Out of the seven Risk Factors above you only have control over two. You can’t change your family, sex, age, ethnicity nor the medications you’ve had to take. You can, however control your lifestyle and your body. This week and the next two weeks I would like to hear feedback from you in the form of comments and in some cases answering the Polls. You realize I am always interested in input from my readers! I’ve broken this down into three segments.
Exercise ♥ Diet ♥ Reducing Stress
Today we tackle Exercise and our discussion comes back to the two women I mentioned earlier. These women aren’t old, but their bodies have experienced 50 or more years of service. Even with regular exercise they still saw changes they thought they would avoid. I believe we must address changes to the weight-bearing activities and the bio-mechanics of their bodies. How their bodies move during exercise can be important too.
Weight bearing, resistance training, weight lifting all mean the same thing — stronger bones. We hope! Their routines included squats, lunges, steps, and walking. Since they only used body weight they will need to hold 10 or 15 pound kettle bells or dumb bells for added resistance. While they might believe the body weight was enough, their bones are telling us it wasn’t. There’s a fine balance here. You want to be careful you don’t stress the joints and cause injury with excessive weights, but if you ere too far on the side of caution you won’t necessarily see improvement. You will still risk losing bone density.
The second aspect to check is a person’s gait — how they walk and move. Even the issue of a shortened or tight calf muscle (possibly from wearing even 1″ high heels or not stretching) can affect the movement of the body.

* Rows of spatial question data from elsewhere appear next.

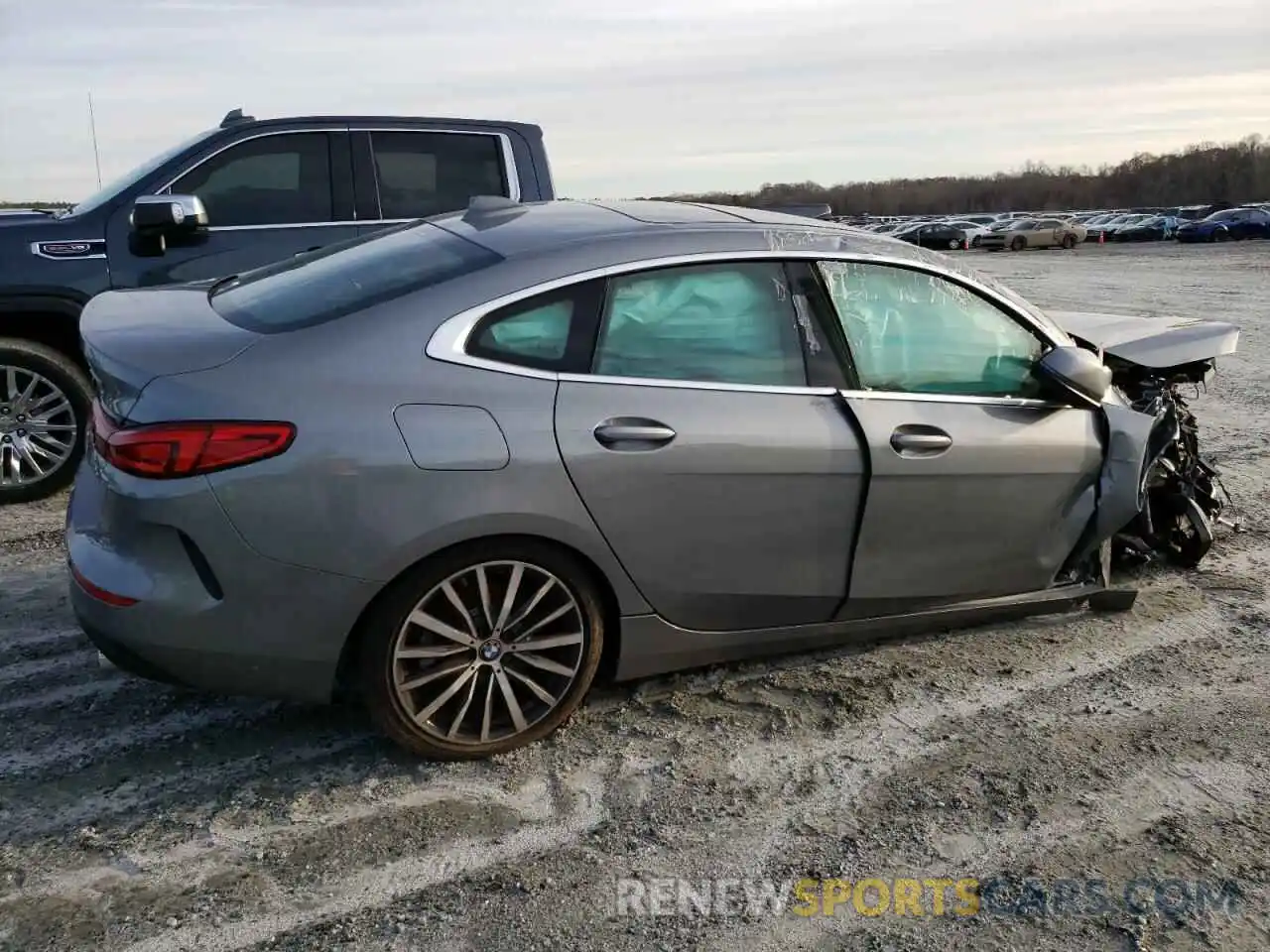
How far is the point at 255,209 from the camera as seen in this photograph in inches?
237

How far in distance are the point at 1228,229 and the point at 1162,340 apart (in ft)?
165

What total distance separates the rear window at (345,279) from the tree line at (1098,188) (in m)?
85.3

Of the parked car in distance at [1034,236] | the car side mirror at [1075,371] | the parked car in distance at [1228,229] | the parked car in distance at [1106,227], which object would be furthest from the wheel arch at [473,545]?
the parked car in distance at [1106,227]

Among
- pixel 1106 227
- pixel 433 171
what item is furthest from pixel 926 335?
pixel 1106 227

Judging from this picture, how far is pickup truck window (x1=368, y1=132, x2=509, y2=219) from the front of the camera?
20.7 ft

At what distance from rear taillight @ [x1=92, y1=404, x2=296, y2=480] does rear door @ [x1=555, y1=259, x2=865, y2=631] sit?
2.64 feet

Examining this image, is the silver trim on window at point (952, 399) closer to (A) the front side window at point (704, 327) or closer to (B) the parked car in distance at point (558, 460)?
(B) the parked car in distance at point (558, 460)

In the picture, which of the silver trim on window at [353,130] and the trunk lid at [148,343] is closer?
the trunk lid at [148,343]

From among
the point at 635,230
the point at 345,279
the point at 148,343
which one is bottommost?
the point at 148,343

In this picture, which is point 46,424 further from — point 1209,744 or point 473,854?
point 1209,744

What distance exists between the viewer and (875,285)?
3768 mm

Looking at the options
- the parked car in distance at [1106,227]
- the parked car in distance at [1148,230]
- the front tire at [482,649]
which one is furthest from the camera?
the parked car in distance at [1106,227]

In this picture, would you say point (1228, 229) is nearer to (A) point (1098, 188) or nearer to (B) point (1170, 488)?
(B) point (1170, 488)

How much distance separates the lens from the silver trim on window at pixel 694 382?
3143 mm
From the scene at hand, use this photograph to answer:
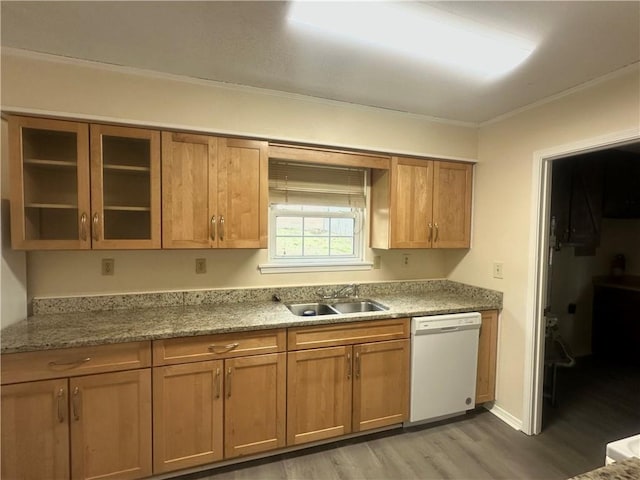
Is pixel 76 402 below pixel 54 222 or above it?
below

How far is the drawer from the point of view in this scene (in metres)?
1.79

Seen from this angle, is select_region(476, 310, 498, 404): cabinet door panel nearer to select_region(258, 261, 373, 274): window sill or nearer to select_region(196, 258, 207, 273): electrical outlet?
select_region(258, 261, 373, 274): window sill

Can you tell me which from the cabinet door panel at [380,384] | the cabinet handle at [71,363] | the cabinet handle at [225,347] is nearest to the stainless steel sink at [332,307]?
the cabinet door panel at [380,384]

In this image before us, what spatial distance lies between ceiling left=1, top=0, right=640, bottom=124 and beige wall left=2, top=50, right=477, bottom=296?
0.09 metres

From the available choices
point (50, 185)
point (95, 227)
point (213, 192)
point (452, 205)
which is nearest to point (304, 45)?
point (213, 192)

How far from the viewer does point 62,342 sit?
5.23ft

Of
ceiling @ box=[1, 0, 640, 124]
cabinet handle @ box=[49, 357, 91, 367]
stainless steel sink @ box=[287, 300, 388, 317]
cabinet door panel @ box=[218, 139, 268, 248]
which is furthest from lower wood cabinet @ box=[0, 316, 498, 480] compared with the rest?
ceiling @ box=[1, 0, 640, 124]

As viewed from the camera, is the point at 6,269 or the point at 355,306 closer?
the point at 6,269

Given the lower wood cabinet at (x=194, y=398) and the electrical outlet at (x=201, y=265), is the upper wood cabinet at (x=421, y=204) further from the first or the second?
the electrical outlet at (x=201, y=265)

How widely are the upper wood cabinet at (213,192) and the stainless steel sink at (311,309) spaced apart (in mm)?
596

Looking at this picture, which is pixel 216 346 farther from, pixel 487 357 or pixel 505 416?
pixel 505 416

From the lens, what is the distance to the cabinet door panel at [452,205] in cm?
276

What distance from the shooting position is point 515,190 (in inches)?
97.3

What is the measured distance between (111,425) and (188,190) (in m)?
1.41
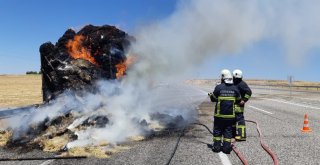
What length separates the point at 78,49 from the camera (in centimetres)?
1441

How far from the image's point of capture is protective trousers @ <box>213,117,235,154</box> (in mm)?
8848

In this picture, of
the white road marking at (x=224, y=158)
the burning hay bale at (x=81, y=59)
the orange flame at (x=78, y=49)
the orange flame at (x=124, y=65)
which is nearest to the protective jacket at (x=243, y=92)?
the white road marking at (x=224, y=158)

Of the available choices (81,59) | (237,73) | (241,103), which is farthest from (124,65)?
(241,103)

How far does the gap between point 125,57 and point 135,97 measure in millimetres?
1573

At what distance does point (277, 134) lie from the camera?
1145 cm

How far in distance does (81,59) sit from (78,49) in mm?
491

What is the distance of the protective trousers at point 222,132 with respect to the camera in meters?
8.85

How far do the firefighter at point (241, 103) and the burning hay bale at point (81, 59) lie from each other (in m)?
5.27

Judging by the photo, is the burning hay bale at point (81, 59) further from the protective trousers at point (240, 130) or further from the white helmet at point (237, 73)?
the protective trousers at point (240, 130)

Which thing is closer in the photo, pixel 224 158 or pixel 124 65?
pixel 224 158

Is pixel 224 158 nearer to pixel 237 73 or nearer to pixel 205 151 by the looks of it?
pixel 205 151

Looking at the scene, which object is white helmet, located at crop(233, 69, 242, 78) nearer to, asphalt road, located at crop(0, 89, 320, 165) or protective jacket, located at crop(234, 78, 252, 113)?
protective jacket, located at crop(234, 78, 252, 113)

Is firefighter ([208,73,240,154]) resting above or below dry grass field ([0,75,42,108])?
above

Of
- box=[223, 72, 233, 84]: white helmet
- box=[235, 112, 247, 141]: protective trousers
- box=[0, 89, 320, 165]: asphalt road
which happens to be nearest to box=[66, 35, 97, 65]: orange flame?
box=[0, 89, 320, 165]: asphalt road
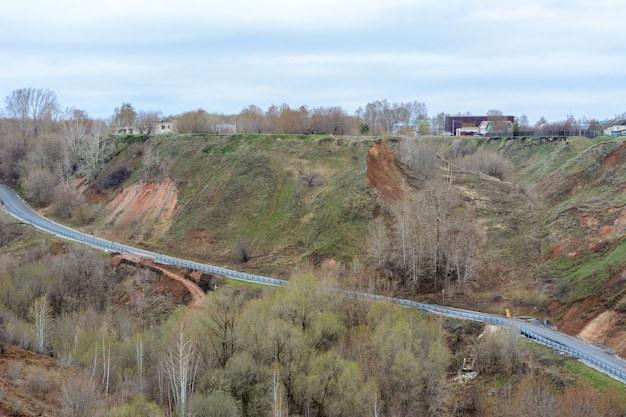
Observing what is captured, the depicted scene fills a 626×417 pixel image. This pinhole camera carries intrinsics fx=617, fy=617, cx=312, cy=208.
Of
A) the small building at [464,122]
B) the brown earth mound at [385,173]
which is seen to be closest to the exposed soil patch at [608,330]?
the brown earth mound at [385,173]

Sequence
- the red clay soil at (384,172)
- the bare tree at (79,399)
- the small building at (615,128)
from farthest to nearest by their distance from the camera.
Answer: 1. the small building at (615,128)
2. the red clay soil at (384,172)
3. the bare tree at (79,399)

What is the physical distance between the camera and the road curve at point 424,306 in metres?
36.6

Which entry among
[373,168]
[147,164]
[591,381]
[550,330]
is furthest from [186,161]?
[591,381]

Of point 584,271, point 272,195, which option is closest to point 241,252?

As you take a step there is a vibration as your heel strikes the ground. When the calf is tight the poor dorsiflexion reduces the vibration from a heel strike when walking***. Both women admitted they walked less this year due to the 100+ temperatures all summer. They surmised that less walking, and tight muscles contributed to their present medical diagnosis. Remember the other Risk Factors above which contribute to the total picture. Be sure your calf muscles are stretched after you walk. So the decision is that these ladies will be using more weights, walking more often and stretching. (Surprise!)
Make the decision to get out there and walk more, take aerobics classes and don’t be afraid of the weights — but start slowly and allow your body to adjust. Please tell me how you are doing to take care of your bone density.
***There is a huge difference of opinion in the running world regarding the proper “strike” of the foot when running. Three camps: Heel, Mid-foot and Toe. My opinion is only about walking and Spark People agrees.